▸ EXCERPTED TEXT
---
Why Aboriginal Tourism Continues to Grow in British Columbia?

The Value of Aboriginal Tourism Backgrounder

Why Aboriginal Tourism Continues to Grow in British Columbia?

The following background has been created to provide further background regarding a key question that is repeatedly asked, why Aboriginal tourism continues to grow in British Columbia.


  • The Aboriginal Tourism Association of British Columbia (AtBC) is a registered nonprofit society described as a provincial Aboriginal cultural tourism industry sector organization.
  • AtBC was established in 1996-97 by a handful of Aboriginal tourism operators and leaders to support industry specific training, product development and marketing.
  • Today AtBC has thirteen Aboriginal board members;
    • One representative for each six (6) tourism regions
    • Six (6) at large representatives
    • One (1) ex-officio role for outgoing chair
    • AtBC is a stakeholder based society that provides an opportunity for Aboriginal and non Aboriginal tourism partners to join on an annual basis.
      • AtBC is currently averaging approximately 150-200 stakeholders each year and this is growin.
      • AtBC has received mandates of support from the First Nations Summit and Union of British Columbia Indian Chiefs in Assembly, most recently in 2012 for the current AtBC Five Year Plan.
      • AtBC is recognized as an international leader in developing authentic Aboriginal cultural tourism experiences.
      • The current AtBC Five Year Plan is entitled The Next Phase 2012-2017.
---
▸ WHAT THIS TASK INVOLVES
According to the backgrounder on Aboriginal tourism in British Columbia, what three things was AtBC established to support? List them. The data is not needed for anything here.

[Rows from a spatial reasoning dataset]
---
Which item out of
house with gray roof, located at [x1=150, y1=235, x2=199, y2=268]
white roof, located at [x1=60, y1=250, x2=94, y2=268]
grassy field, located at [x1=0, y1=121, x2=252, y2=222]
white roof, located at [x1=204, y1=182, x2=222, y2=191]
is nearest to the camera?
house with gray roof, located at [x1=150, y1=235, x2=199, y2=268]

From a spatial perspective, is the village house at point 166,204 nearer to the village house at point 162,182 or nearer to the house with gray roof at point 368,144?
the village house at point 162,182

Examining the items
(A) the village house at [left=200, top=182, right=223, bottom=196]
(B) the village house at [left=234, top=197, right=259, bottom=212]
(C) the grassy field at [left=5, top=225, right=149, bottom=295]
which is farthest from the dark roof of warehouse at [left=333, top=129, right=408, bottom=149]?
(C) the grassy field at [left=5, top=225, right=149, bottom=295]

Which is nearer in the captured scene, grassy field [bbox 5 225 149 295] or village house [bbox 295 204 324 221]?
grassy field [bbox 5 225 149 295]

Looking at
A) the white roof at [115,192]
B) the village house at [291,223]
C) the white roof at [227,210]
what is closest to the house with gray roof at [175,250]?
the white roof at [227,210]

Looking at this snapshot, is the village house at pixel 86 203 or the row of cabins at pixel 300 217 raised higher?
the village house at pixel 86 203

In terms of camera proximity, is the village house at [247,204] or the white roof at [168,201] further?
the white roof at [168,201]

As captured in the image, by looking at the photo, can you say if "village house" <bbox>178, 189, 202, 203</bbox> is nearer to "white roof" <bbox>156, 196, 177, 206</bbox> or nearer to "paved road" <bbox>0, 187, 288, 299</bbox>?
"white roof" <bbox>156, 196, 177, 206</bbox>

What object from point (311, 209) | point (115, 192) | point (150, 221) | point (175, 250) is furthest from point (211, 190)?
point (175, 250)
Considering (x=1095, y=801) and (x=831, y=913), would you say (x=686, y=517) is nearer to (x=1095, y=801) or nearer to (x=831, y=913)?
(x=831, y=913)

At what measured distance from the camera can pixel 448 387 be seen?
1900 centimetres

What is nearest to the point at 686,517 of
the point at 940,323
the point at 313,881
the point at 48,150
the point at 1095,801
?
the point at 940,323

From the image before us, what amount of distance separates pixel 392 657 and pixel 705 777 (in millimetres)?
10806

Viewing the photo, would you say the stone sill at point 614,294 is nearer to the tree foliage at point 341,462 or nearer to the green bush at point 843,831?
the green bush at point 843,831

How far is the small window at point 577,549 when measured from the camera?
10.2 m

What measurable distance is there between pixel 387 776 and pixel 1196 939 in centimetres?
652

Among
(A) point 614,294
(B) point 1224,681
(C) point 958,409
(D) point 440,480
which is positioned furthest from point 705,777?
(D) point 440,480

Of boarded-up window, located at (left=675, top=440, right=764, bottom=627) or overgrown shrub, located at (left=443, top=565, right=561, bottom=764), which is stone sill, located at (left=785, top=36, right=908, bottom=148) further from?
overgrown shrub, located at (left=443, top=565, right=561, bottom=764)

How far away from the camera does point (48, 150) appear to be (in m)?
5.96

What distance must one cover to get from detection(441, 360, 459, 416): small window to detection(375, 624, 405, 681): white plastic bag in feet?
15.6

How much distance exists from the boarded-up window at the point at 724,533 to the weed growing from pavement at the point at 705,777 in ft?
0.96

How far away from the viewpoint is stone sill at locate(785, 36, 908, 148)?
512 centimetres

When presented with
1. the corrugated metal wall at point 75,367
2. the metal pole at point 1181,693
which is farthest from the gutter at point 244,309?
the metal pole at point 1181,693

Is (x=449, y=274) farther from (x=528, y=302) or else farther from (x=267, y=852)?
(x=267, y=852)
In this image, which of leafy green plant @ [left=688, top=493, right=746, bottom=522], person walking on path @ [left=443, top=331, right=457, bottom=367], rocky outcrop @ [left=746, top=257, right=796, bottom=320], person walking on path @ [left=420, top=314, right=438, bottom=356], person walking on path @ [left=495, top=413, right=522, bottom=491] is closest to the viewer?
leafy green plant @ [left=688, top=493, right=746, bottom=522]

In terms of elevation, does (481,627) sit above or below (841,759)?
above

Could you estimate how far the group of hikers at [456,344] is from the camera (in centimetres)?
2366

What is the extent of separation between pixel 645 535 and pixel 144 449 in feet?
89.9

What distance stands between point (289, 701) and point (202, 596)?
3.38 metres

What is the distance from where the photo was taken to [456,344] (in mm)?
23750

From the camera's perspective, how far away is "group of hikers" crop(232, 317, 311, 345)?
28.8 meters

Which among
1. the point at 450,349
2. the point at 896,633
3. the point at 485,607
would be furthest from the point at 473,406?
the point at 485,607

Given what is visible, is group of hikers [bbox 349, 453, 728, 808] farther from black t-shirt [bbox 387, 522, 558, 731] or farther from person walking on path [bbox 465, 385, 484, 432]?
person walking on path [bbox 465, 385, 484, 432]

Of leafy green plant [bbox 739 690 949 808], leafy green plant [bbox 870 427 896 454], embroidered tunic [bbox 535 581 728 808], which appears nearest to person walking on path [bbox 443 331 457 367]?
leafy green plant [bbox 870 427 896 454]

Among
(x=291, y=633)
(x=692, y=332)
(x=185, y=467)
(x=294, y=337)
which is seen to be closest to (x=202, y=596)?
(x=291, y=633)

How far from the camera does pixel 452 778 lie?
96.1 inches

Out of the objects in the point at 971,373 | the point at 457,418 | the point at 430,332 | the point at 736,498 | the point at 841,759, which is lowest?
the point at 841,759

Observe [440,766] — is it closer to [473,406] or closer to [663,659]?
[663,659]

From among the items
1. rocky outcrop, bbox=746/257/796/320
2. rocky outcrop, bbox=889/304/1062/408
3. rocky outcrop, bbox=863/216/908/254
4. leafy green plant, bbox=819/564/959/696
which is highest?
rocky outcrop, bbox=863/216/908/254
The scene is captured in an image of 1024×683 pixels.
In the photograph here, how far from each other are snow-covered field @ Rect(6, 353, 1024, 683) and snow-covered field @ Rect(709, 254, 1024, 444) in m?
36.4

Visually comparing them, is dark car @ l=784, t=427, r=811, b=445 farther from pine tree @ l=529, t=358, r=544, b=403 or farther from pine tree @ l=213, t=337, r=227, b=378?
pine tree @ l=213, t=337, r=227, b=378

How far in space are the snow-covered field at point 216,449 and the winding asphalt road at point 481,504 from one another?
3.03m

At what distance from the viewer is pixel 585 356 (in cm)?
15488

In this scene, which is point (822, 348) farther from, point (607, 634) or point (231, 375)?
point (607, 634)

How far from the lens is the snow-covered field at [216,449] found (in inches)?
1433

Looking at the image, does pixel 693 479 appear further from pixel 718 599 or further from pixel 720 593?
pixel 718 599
---
▸ ANSWER TO THE TASK
- Industry specific training
- Product development
- Marketing